Vragen van het lid Van Bommel (SP) aan de Minister van Veiligheid en Justitie over de door het Openbaar Ministerie gepubliceerde dodenlijsten uit Afghanistan (ingezonden 21 oktober 2013).

Antwoord van Minister Opstelten (Veiligheid en Justitie) (ontvangen 8 november 2013)

Vraag 1

Waarom is er geen verder onderzoek verricht naar de gepubliceerde dodenlijsten uit Afghanistan?1

Antwoord 1

De betreffende lijsten zijn tijdens een strafrechtelijk onderzoek in bezit van het Openbaar Ministerie gekomen. Door de dood van de verdachte is dit strafrechtelijk onderzoek noodgedwongen in 2012 geëindigd. Dit betekent echter niet dat de lijsten niet zijn onderzocht of dat er niets meer kan worden gedaan met de onderzoeksresultaten. De resultaten van het opsporingsonderzoek worden overgedragen aan andere Europese landen waar medeverdachten van de overleden verdachte wonen. Voor het overige verwijs ik naar mijn antwoord op de vragen 4, 5 en 6.

Vraag 2

Is er vóór publicatie van de dodenlijsten overleg geweest met Afghanistan? Zo ja, wat was de reactie van Afghanistan op de dodenlijsten? Zo nee, waarom niet en vindt u dit zorgvuldig?

Antwoord 2

Voorafgaand aan de publicatie van de dodenlijsten heeft de Nederlandse ambassade in Kaboel contact gehad met het Afghaanse ministerie van Buitenlandse Zaken en enkele (internationale) organisaties (VN, Rode Kruis, Afghanistan Independent Human Rights Commission) om hen te informeren over de geplande publicatie. Het Afghaanse ministerie van Buitenlandse Zaken gaf aan geen bezwaren te hebben tegen publicatie. Na publicatie van de dodenlijsten hebben de Afghaanse autoriteiten twee dagen van nationale rouw afgekondigd voor de slachtoffers.

Vraag 3

Klopt het dat de door het Openbaar Ministerie gepubliceerde dodenlijsten een onderdeel zijn van de op 16 november 1979 door het ministerie van Binnenlandse Zaken van Afghanistan gepubliceerde dodenlijsten die uit 12.000 personen bestaan?2

Antwoord 3

De Nederlandse opsporingsautoriteiten beschikken over onvoldoende informatie om dit te kunnen vaststellen. Het gaat in ieder geval om lijsten van personen die in de periode 1978–1979 zijn gedood door het toenmalige regime.

Vraag 4, 5 en 6

Kunt u met zekerheid bevestigen dat de dodenlijsten origineel zijn? Kunt u met zekerheid bevestigen dat er geen namen geschrapt zijn door de bronnen die de lijsten hebben geleverd?

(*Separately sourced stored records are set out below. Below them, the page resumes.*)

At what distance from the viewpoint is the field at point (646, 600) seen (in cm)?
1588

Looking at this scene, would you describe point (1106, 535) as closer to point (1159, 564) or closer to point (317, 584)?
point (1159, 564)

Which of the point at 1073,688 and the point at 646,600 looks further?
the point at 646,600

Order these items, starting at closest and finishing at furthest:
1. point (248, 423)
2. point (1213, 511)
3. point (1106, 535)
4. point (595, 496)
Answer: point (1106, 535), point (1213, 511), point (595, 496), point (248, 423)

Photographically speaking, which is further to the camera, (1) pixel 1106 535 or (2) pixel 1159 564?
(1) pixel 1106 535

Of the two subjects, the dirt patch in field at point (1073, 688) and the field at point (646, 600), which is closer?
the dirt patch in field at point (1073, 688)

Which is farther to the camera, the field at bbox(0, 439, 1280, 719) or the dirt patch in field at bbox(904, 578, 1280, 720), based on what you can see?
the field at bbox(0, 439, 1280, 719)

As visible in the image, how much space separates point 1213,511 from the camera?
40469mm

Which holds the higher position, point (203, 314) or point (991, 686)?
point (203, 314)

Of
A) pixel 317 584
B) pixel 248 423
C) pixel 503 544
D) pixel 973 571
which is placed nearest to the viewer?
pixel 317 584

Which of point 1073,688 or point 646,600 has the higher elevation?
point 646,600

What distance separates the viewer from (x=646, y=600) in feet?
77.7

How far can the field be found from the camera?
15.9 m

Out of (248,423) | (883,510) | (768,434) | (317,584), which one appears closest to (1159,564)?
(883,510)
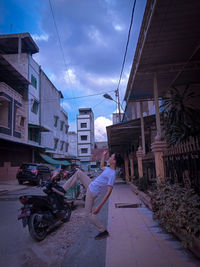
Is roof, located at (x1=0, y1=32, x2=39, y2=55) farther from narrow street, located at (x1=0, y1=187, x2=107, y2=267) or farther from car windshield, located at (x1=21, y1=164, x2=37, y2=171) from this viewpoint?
narrow street, located at (x1=0, y1=187, x2=107, y2=267)

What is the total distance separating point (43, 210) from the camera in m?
4.56

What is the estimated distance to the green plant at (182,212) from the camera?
2965mm

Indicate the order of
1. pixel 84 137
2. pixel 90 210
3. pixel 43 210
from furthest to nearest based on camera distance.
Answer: pixel 84 137
pixel 43 210
pixel 90 210

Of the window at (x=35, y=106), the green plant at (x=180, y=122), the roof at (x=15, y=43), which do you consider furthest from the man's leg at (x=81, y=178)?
the roof at (x=15, y=43)

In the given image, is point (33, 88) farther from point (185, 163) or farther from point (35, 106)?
point (185, 163)

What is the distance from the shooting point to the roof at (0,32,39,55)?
2265 cm

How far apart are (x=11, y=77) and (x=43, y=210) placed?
18430mm

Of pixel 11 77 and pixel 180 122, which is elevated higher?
pixel 11 77

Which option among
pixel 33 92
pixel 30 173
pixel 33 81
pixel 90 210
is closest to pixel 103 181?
pixel 90 210

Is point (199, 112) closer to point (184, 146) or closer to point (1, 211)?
point (184, 146)

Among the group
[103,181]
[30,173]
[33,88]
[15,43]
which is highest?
[15,43]

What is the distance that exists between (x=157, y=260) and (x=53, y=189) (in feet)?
8.88

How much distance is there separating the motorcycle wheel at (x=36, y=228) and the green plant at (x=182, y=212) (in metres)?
2.36

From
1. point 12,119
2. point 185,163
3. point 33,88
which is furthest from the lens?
point 33,88
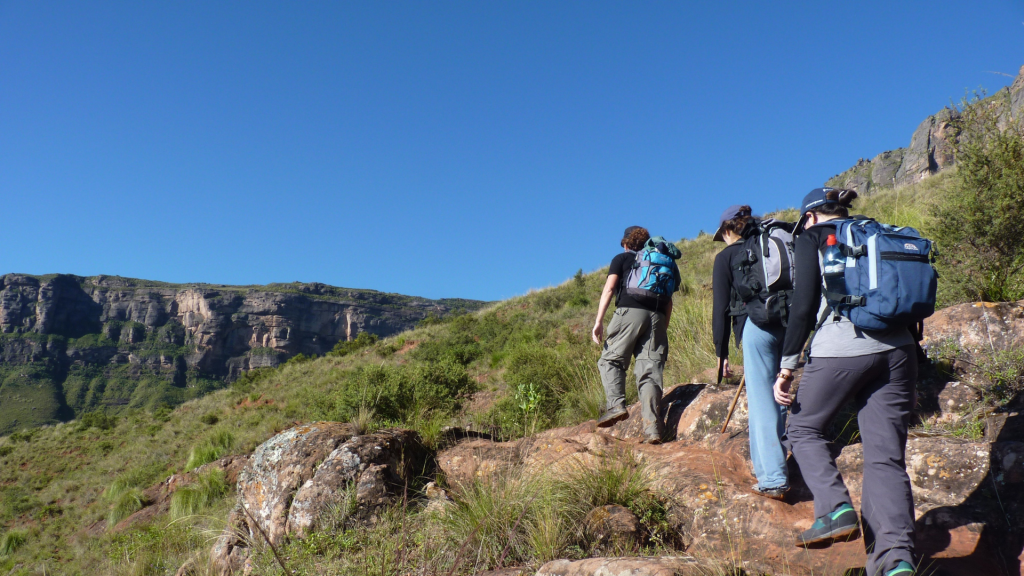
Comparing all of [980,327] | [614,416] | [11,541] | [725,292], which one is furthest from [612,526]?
[11,541]

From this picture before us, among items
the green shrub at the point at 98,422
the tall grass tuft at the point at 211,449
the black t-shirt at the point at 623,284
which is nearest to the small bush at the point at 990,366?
the black t-shirt at the point at 623,284

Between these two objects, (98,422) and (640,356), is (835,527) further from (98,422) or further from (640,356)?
(98,422)

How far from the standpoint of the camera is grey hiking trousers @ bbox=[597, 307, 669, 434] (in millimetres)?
4754

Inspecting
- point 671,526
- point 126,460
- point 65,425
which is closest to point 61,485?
point 126,460

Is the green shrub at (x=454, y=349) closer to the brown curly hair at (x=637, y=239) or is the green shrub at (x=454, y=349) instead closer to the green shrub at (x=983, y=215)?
the brown curly hair at (x=637, y=239)

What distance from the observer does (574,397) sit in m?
6.82

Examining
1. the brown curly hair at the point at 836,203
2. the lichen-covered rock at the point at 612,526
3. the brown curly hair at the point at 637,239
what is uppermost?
the brown curly hair at the point at 637,239

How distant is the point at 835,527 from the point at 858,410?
561 mm

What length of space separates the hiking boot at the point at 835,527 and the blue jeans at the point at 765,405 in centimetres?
51

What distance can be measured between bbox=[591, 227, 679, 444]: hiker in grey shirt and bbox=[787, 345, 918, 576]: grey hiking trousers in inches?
77.5

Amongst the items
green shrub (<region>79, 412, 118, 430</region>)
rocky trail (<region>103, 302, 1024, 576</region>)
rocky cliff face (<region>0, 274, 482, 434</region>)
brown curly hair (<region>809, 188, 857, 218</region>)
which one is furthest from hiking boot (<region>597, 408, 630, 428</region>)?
rocky cliff face (<region>0, 274, 482, 434</region>)

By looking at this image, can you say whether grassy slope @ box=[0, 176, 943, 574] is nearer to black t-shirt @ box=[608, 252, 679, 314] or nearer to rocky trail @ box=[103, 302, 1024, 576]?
rocky trail @ box=[103, 302, 1024, 576]

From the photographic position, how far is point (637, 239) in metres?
5.30

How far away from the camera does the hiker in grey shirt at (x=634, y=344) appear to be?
15.6 feet
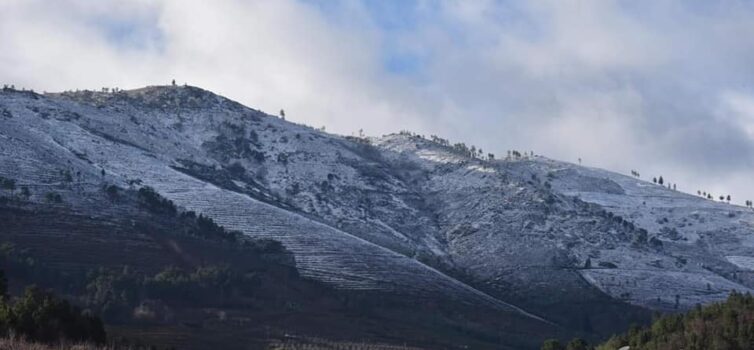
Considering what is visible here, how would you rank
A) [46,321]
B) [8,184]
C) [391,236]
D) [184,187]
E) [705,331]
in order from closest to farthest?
[46,321] → [705,331] → [8,184] → [184,187] → [391,236]

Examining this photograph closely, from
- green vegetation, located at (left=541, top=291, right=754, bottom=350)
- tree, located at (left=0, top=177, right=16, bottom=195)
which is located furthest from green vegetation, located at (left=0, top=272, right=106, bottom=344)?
tree, located at (left=0, top=177, right=16, bottom=195)

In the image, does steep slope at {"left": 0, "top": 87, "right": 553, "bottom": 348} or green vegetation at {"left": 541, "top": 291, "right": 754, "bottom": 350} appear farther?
steep slope at {"left": 0, "top": 87, "right": 553, "bottom": 348}

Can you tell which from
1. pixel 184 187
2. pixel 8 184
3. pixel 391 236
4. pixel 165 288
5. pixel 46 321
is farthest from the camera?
pixel 391 236

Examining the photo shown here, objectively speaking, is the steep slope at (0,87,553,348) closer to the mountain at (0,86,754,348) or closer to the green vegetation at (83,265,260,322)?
the mountain at (0,86,754,348)

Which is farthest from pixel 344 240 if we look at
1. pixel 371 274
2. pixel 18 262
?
pixel 18 262

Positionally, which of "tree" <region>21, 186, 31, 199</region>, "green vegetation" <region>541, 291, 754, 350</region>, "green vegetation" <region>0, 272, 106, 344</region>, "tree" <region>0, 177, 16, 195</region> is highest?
"tree" <region>0, 177, 16, 195</region>

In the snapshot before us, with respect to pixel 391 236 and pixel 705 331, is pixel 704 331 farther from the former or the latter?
pixel 391 236


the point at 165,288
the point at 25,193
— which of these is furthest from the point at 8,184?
the point at 165,288

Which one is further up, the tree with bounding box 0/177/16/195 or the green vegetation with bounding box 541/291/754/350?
Answer: the tree with bounding box 0/177/16/195

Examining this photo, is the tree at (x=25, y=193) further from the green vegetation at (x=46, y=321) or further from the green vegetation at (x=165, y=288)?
the green vegetation at (x=46, y=321)

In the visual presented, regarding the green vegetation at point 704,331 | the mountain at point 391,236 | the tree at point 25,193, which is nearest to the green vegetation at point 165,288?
the mountain at point 391,236

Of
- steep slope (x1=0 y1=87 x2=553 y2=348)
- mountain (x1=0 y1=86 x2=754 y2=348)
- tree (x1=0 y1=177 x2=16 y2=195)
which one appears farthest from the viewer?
steep slope (x1=0 y1=87 x2=553 y2=348)

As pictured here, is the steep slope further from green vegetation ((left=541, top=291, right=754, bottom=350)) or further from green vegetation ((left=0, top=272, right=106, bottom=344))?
green vegetation ((left=0, top=272, right=106, bottom=344))

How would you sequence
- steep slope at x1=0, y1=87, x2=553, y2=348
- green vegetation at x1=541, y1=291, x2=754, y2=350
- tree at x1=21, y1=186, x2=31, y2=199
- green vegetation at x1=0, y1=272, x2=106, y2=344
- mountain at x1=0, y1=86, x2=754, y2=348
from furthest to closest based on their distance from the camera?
1. steep slope at x1=0, y1=87, x2=553, y2=348
2. mountain at x1=0, y1=86, x2=754, y2=348
3. tree at x1=21, y1=186, x2=31, y2=199
4. green vegetation at x1=541, y1=291, x2=754, y2=350
5. green vegetation at x1=0, y1=272, x2=106, y2=344
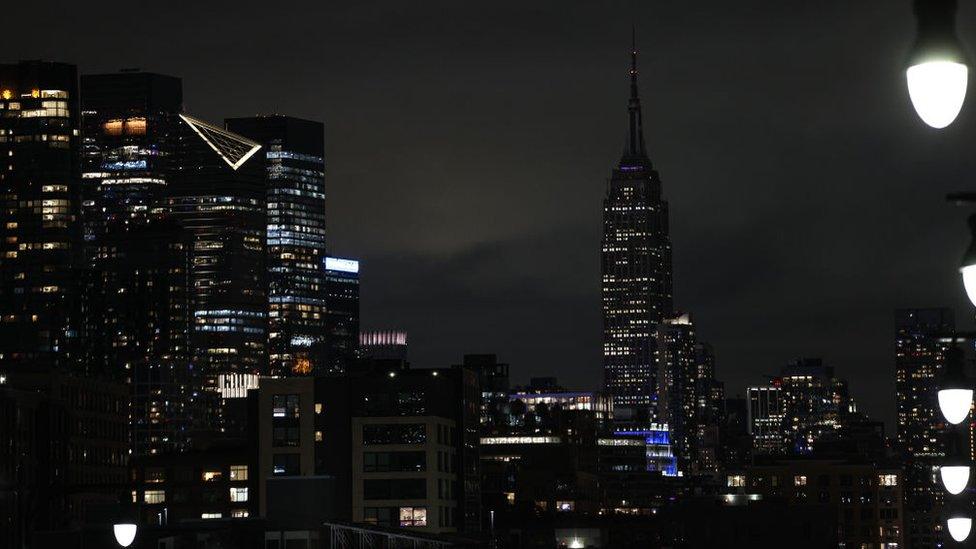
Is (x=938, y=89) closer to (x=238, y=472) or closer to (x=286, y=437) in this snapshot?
(x=286, y=437)

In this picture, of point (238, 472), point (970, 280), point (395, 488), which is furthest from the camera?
point (238, 472)

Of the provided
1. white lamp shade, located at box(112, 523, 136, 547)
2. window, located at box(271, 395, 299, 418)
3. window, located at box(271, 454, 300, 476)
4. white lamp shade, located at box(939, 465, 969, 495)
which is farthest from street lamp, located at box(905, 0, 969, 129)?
window, located at box(271, 395, 299, 418)

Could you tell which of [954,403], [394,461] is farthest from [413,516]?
[954,403]

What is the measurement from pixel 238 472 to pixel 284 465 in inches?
900

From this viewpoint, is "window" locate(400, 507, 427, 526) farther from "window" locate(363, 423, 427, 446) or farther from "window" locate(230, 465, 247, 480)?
"window" locate(230, 465, 247, 480)

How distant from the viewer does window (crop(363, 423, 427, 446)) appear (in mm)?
173750

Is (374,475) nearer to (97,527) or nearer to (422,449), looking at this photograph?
(422,449)

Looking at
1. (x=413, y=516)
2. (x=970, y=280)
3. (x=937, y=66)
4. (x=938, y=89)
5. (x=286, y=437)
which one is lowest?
(x=413, y=516)

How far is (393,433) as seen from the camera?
174875 millimetres

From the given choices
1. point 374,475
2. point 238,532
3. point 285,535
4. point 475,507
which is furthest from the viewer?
point 475,507

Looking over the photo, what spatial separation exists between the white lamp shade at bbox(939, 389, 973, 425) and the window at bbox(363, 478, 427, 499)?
15151cm

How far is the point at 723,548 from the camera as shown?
19350 centimetres

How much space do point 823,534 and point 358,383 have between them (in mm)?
49617

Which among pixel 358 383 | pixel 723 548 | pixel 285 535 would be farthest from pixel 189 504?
pixel 285 535
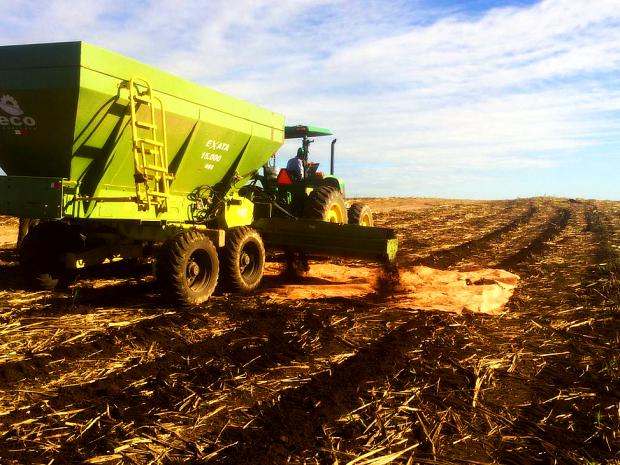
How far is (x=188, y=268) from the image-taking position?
22.1 feet

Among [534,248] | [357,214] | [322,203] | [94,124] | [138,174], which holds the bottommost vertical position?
[534,248]

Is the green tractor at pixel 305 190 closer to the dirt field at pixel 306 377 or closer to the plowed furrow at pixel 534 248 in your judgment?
the dirt field at pixel 306 377

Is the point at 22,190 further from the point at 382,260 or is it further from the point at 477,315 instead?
the point at 477,315

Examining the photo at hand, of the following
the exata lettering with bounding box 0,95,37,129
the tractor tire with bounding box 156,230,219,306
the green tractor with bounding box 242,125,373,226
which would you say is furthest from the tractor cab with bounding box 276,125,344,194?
the exata lettering with bounding box 0,95,37,129

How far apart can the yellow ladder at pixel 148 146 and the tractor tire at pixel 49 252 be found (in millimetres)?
1318

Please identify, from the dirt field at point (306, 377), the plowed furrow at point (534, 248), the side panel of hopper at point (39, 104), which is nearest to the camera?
the dirt field at point (306, 377)

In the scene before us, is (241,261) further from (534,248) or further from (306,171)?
(534,248)

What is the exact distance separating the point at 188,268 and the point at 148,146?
1.56 meters

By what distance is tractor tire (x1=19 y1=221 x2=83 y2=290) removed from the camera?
7.01 m

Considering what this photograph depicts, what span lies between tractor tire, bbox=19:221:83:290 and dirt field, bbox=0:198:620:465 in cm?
21

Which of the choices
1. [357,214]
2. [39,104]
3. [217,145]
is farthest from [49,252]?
[357,214]

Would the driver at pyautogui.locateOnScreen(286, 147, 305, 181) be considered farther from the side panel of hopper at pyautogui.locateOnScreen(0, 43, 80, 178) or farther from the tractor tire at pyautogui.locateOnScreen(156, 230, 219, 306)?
the side panel of hopper at pyautogui.locateOnScreen(0, 43, 80, 178)

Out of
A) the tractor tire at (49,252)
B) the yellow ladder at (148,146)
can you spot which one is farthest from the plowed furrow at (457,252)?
the tractor tire at (49,252)

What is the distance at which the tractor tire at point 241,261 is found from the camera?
7.57 metres
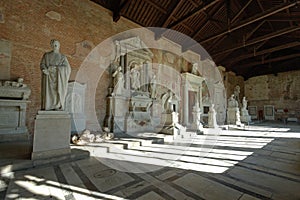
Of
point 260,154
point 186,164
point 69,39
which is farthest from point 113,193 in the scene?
point 69,39

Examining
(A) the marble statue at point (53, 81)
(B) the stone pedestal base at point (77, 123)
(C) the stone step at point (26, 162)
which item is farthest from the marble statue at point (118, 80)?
(C) the stone step at point (26, 162)

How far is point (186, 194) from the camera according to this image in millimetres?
1929

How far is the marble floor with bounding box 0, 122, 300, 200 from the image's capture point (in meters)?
1.91

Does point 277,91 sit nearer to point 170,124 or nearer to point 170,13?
point 170,13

Waarom is er niet geprobeerd de volledige lijst op te vragen? Waarom is een halve lijst gepubliceerd?

Bent u alsnog bereid om de volledige lijsten bij het ministerie van Binnenlandse Zaken van Afghanistan op te vragen en deze te publiceren? Zo nee, waarom niet?

Antwoord 4, 5 en 6

Het Openbaar Ministerie beschikt niet over de originele lijsten maar slechts over kopieën die via een getuige uit Duitsland zijn verkregen. Op grond van het uitgevoerde onderzoek heeft het Openbaar Ministerie evenwel geen enkele twijfel dat dit kopieën zijn van authentieke documenten. Dit wordt bovendien bevestigd door reacties van talloze nabestaanden wereldwijd sinds de publicatie van de lijsten, die onder meer zijn verschenen in diverse nationale en internationale media.

De door de getuige uit Duitsland verstrekte dodenlijsten zijn integraal openbaar gemaakt. Het Openbaar Ministerie heeft getracht in het bezit te komen van meer omvattende lijsten, maar het onderzoek leverde geen informatie op over de vraag waar deze lijsten zich zouden kunnen bevinden. Deze lijsten konden daarom ook niet worden opgevraagd.